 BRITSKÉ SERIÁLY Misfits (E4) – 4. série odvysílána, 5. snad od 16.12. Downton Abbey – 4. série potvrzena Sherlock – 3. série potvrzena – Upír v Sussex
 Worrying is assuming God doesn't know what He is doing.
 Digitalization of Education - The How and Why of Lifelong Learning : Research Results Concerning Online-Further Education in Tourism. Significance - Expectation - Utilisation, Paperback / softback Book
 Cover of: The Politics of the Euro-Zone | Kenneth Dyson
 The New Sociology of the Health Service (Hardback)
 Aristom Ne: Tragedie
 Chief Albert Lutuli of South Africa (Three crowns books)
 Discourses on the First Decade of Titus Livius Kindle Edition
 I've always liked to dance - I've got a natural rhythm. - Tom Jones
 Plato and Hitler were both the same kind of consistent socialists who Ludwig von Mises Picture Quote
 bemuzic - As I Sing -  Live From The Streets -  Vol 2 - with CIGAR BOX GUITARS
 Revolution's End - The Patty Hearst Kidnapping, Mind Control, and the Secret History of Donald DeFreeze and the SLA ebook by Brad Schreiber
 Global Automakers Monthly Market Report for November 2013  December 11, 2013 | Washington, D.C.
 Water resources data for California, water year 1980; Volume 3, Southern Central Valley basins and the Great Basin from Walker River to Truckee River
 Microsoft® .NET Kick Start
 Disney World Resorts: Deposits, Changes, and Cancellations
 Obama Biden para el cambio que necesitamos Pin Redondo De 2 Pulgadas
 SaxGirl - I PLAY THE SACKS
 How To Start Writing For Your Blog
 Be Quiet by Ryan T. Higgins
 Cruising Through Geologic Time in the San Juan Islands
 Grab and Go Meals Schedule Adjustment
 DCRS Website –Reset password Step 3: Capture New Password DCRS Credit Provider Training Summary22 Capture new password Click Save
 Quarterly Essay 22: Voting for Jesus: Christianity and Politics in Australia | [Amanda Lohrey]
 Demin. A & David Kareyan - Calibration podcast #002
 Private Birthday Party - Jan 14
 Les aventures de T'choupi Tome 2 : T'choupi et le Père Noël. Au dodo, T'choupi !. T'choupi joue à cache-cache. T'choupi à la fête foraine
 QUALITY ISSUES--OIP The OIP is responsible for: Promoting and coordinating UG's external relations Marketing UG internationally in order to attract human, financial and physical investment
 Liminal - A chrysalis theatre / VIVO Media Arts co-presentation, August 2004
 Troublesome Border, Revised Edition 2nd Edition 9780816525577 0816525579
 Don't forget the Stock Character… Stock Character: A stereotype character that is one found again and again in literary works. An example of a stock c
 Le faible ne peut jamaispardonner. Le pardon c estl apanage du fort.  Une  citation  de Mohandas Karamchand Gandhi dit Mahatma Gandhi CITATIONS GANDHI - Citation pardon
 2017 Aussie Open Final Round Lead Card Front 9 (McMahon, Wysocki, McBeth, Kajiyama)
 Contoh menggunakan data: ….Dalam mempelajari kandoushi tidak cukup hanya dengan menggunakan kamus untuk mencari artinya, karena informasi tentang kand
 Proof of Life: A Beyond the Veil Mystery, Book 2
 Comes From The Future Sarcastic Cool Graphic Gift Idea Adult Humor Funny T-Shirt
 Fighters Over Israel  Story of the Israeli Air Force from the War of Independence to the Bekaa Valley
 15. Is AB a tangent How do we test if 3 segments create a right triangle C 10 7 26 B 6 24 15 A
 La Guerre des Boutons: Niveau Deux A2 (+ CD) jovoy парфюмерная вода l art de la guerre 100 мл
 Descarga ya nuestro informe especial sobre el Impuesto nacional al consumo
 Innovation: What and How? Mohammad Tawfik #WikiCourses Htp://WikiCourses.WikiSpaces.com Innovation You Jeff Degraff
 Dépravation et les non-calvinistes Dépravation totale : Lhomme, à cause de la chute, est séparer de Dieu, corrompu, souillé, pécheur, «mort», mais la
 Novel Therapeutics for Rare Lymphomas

#### Task statement:
Each line above that contains the string "data" should be identified and copied.

#### Solution:
 Water resources data for California, water year 1980; Volume 3, Southern Central Valley basins and the Great Basin from Walker River to Truckee River
 Contoh menggunakan data: ….Dalam mempelajari kandoushi tidak cukup hanya dengan menggunakan kamus untuk mencari artinya, karena informasi tentang kand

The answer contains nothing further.